The gamut of this discourse therefore necessarily includes the concept of nature. Aristotle defines nature as “the generation of growing objects; the first constituent from which a growing object grows, and the source from which motion first begins in each natural thing, and which belongs to that thing qua that thing.” This nature is the necessary principle of potentiality in the thing. In other words, a potential being will become what is in its nature to become. This is a reiteration of what has been aforesaid.
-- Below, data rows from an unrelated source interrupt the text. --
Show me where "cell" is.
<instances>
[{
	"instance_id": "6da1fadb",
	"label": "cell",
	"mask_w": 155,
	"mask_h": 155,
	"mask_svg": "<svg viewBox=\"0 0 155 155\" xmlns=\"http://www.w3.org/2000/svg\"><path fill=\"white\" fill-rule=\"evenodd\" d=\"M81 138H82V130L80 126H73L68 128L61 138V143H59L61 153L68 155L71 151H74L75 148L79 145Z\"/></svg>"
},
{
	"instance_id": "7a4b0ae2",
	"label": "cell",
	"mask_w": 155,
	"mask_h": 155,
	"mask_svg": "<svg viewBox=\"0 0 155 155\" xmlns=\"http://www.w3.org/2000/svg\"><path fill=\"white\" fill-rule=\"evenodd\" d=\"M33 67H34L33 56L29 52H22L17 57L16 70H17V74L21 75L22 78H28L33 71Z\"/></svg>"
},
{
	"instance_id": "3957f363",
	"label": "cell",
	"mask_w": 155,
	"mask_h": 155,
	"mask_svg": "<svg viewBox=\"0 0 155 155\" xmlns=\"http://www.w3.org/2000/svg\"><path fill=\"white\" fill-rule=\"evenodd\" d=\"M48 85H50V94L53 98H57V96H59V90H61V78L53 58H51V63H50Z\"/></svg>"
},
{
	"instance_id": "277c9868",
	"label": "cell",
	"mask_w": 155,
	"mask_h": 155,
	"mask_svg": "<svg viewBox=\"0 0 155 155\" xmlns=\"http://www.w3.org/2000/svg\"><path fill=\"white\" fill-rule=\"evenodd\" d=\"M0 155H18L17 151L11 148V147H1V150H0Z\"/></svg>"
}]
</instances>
Furthermore, according to Edith Stein, the material principle of composite or substantial reality, which is the principle of motion or change or potentiality, bears consideration if one is to understand how it is possible to assert that the change or motion in a substance allows it to remain the same, from a cosmological point of view. Interestingly enough, this position has been severally taken in class lectures. Noteworthy in this regard remains the fact that the essence of a thing survives through all the inchoate stages of progression from potency to act. The essence therefore gives a thing in potency its natural teleology of becoming.

The central idea of this essay has been to show that, with specific reference to the nature of a thing, actuality precedes potentiality and orients that which is in potency toward that which it was to be for it to be a thing (its essence), and nothing else. Unlike the view of Anaxagoras that places the elements of all things in all things, this essay has sought to say that whatever a thing in potency will be in act is what its nature would have it be. The essence of a thing in potency to act necessarily affords in this regard a natural teleology of becoming that bridges inchoate stages of potency with the perfection of act, and so underscores the fact that, when considered in this delineated perspective, act precedes potency.